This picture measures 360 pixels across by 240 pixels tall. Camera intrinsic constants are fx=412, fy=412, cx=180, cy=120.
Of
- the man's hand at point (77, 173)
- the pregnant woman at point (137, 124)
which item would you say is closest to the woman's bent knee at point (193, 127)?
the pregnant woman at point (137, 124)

○ ○ ○ ○

Return the items above word for word, leaving every line unchanged.

[FULL ANSWER]
This picture measures 360 pixels across by 240 pixels tall. Camera intrinsic constants are fx=412, fy=412, cx=180, cy=120.
Of
- the man's hand at point (77, 173)
- the pregnant woman at point (137, 124)
which item would you say is closest to the woman's bent knee at point (193, 127)?
the pregnant woman at point (137, 124)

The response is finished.